Since these tests interact with a running Harper instance, they often validate actual application output: standard streams (stdout/stderr), network responses, or file system state.
This file contains two suites with two 1-second tests each. The first suite enables { concurrency: true }, the second does not.
import { suite, test } from 'node:test';
import { setTimeout as sleep } from 'node:timers/promises';
suite('Concurrency Enabled', { concurrency: true }, () => {
test('1 second', async () => {
await sleep(1000);
});
test('1 second', async () => {
await sleep(1000);
});
});
suite('Concurrency Disabled', () => {
test('1 second', async () => {
await sleep(1000);
});
test('1 second', async () => {
await sleep(1000);
});
});- The first suite's tests run concurrently → ~1 second
- The second suite's tests run sequentially → ~2 seconds
- Suites always run sequentially → total ~3 seconds
▶ Concurrency Enabled
✔ 1 second (1001.359083ms)
✔ 1 second (1001.860375ms)
✔ Concurrency Enabled (1002.26125ms)
▶ Concurrency Disabled
✔ 1 second (1001.122166ms)
✔ 1 second (1000.5495ms)
✔ Concurrency Disabled (2001.850625ms)
ℹ tests 4
ℹ duration_ms 3087.786041
/**
* Description of what this test file verifies.
*/
import { suite, test, before, after } from 'node:test';
import { strictEqual } from 'node:assert/strict';
import { startHarper, teardownHarper, type ContextWithHarper } from '@harperfast/integration-testing';
suite('short description', (ctx: ContextWithHarper) => {
before(async () => {
await startHarper(ctx);
});
after(async () => {
await teardownHarper(ctx);
});
test('test description', async () => {
const response = await fetch(ctx.harper.httpURL);
strictEqual(response.status, 200);
});
});The lifecycle APIs work with any framework that supports async setup and teardown. The runner source is a concrete reference for how the Node.js node:test integration is wired up, including concurrency configuration and shard support. Use it as a starting point when building an integration for another framework.

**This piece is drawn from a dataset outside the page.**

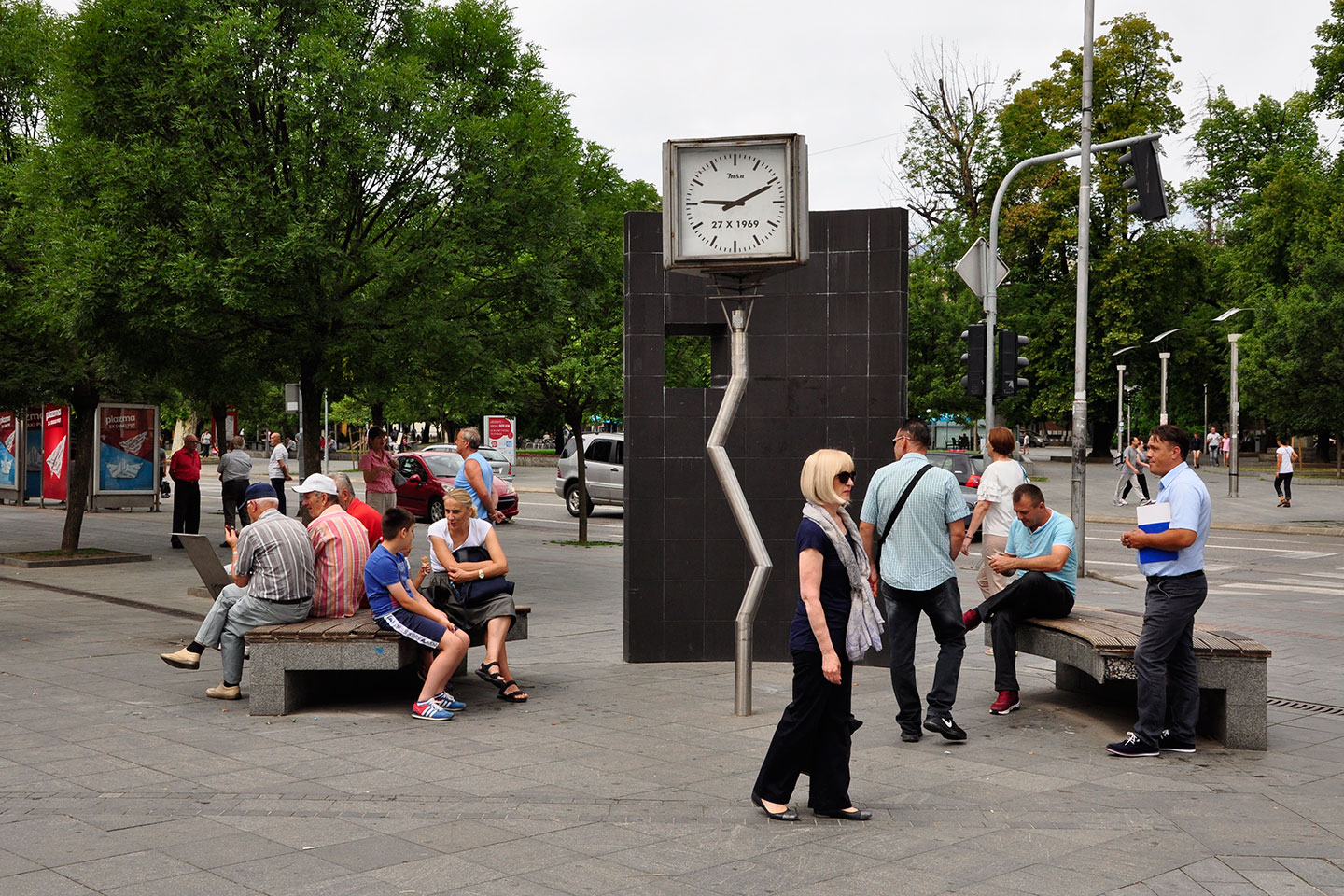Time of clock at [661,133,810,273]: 9:10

Integration tests should run efficiently and reliably on CI, not just locally. As the number of test files grows — further compounded by verifying multiple operating systems or runtime versions — even a modest test suite can become a large CI operation. The goal is to strike a balance between cost and thoroughness. Tests must always run reliably; correctness is never compromised for speed. Overloaded runners cause flaky failures.
Default GitHub Actions runners have limited performance. They can reasonably handle a single integration test, but parallelizing many of them will often exceed the runner's capabilities. A recommended strategy is to parallelize across multiple runners using workflow matrix jobs combined with test sharding — distributing test files across runners rather than running them all on one.

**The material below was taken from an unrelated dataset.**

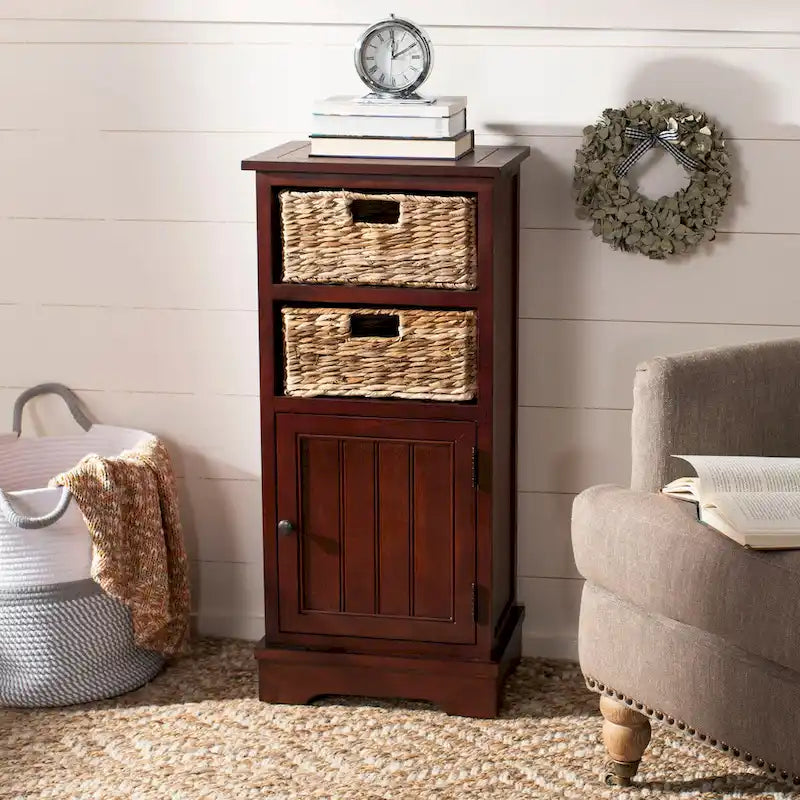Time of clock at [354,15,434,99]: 12:10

Larger runners are available but come at a meaningful cost increase. The right trade-off depends on your organization's total CI job volume, since parallel job execution is typically capped at the org level. When wait time for available runners starts to exceed the time saved by parallelization, fewer jobs on larger runners may be more effective.

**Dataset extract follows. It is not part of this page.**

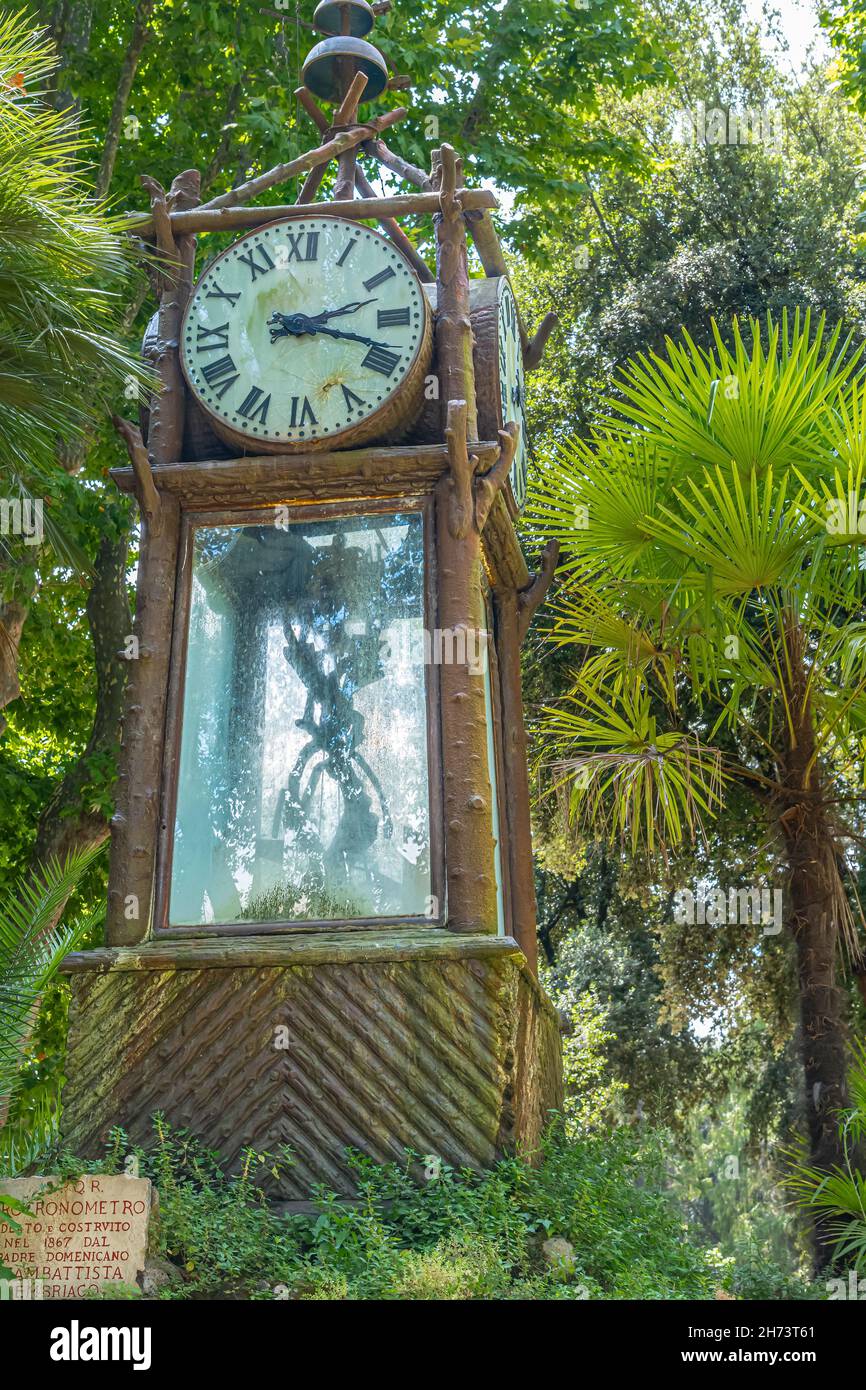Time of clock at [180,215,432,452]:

It's also worth being deliberate about when the full integration suite runs. Running every test across all supported configurations on every commit of every open PR can quickly exhaust concurrency limits. Strategies like file path filter triggers, manually triggered workflows, and limiting the full matrix to merge-time checks can keep CI responsive without sacrificing coverage.
A merge queue is worth considering for this last point — running the complete matrix only after a PR passes initial checks (e.g., a single configuration), then verifying the full matrix before merge. This allows for faster PR iteration while keeping the main branch thoroughly tested.
The Harper integration tests workflow is a real-world example of these strategies in practice.